Читать «Как затеяли мужики за море плыть» онлайн - страница 178

Сергей Васильевич Карпущенко

— Ohe, Perses! Vendez-nous vos barbes pour les filasses![11]

— Non, pas pour les filasses, Pierre! Nous en ferons un bon balai![12]

— Perses, Perses! Vous faut-il apporter des ciseaux ou les couperez-vous les haches?[13]

Мужики понимали, что над ними смеются, но молчали и только пошмыргивали носами, в перебранки не вступали, поспешали в сторонку отойти, или кто-нибудь с укоризной говорил:

— Ну чего привязались, как репей? Али время есть для пустомельства? Шли бы лучше устерсы свои лопать, белендрясники.

Но однажды Суета не выдержал, схватил двоих, неосторожно приблизившихся к нему матросов, сквозь зубы яростно сказал:

— А ну-кась, сударики, поспокойней будьте! А то попишу на рожах ваших оным перышком, — и, больно столкнув их лбами, показал кулак свой с трехфунтовое ядро величиной.

Французы за своих обиделись, хотели было устроить «персам» трепку, но потом рукой махнули, решив, наверно, что связываться с варварами так же глупо, как спорить с младенцем или сумасшедшим. Однако были теперь гораздо осторожней.

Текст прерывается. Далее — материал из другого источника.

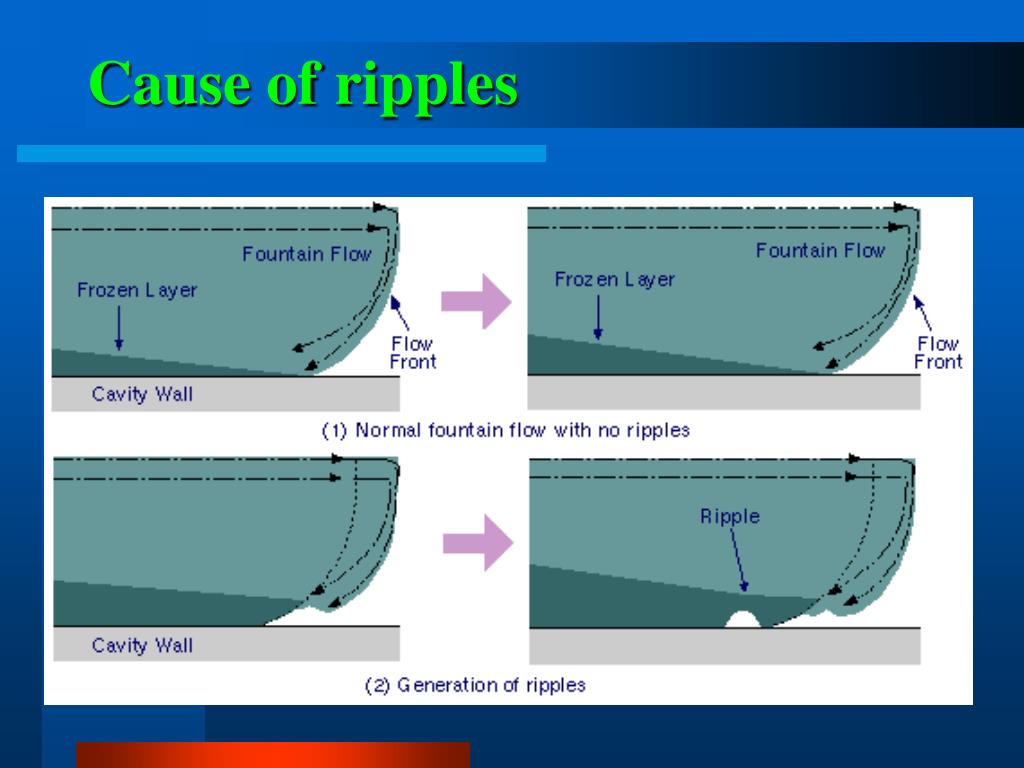 Cause of ripples

Fountain Flow
Frozen Layer
Flow Front
Cavity Wall

Fountain Flow
Frozen Layer
Flow Front

(1) Normal fountain flow with no ripples

Cavity Wall

Ripple

(2) Generation of ripples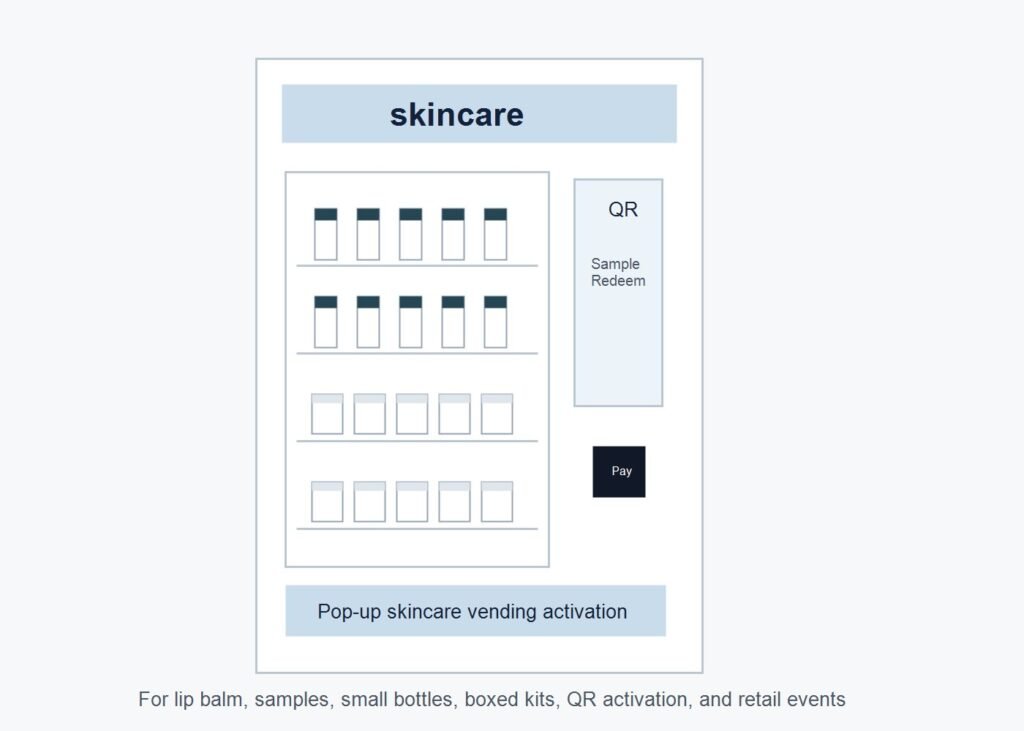 skincare

QR

Sample Redeem

Pay

Pop-up skincare vending activation

For lip balm, samples, small bottles, boxed kits, QR activation, and retail events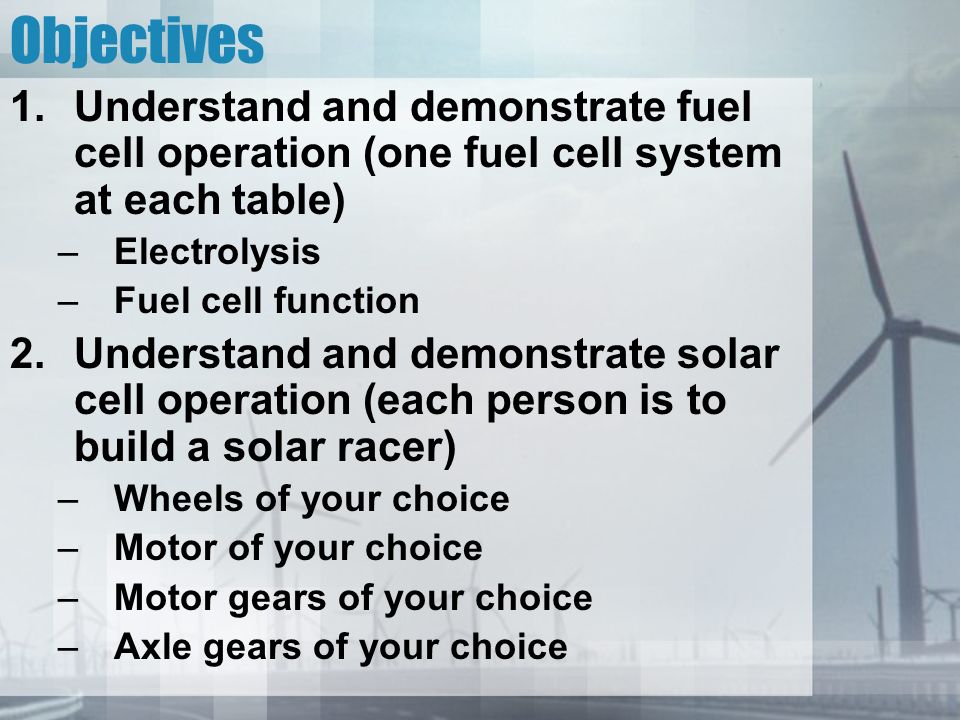 Objectives

1. Understand and demonstrate fuel cell operation (one fuel cell system at each table)
– Electrolysis
– Fuel cell function

2. Understand and demonstrate solar cell operation (each person is to build a solar racer)
– Wheels of your choice
– Motor of your choice
– Motor gears of your choice
– Axle gears of your choice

Зато уж Мавра нарадоваться не могла тому, что в общество приличное попала. Всегда окруженная матросами или корабельными начальными людьми, счастливая, смеялась громко, будто понимая смысл тех шуток, которыми её французы угощали. Любила сиживать она на мягком, удобном стуле, вынесенном для неё из кают-компании, в своем нарядном платье, розовом, богато отделанном кружевами. В шляпке сидела, ногу на ногу положив. Нарумяненная, раздобревшая, красивая, как рысь матерая в зимней пышной шкуре. На ножке туфелька атласная, красный обтяжной чулок с узорами. Мавра, ножки свои любя, скрывать их не желала и то и дело подол, будто поправляя, поднимала, показывая заодно и низок панталон, кружевом обделанных, которыми разжилась в Макао, и, гордая приобретением своим, тем, что стала по всем статьям заморской барыней, всем лицезреть давала свою обновку.

Матросы же на Мавру взирали с восхищением, порхали вокруг красавицы, попеременно над ней склонялись, шептали что-то, подмигивали, улыбались, ручки целовали, угощали фруктами, конфетами, китайскими сластями разными, на которые и сами были падки. Мавра подношенья принимала как должное и только руку подавала в знак благодарности своей для поцелуя. Матросы восхищались ещё пуще, шаркали ногами, языками цокали и бежали добывать для «азиатской мадемуазели» лакомства в надежде на награду, получаемую без проволочек.

— Вань, — не выдержал как-то Хрущов, — чтой-то милка твоя больно резвой стала. Не ровен час, она тебе красу бычачью на голову. Вижу, ажно из платья рвется, того и гляди голяком побежит по палубе.

— А тебе чего? — огрызался Иван. — Твоя, что ль, печаль?

— Да нет, твоя, конечно. Сие я так, предупреждаю. Французики — народ проворный… спроворить могут. Я вот от ихней болезни пакостной все исчелиться не могу, кабы и она не подхватила…

— Петр Лексеич, считаю её бабой уж в уме недетском, к тому ж человек она свободный, ничем со мной не связана и вправе делать так, как повелевает её рассудок и природа.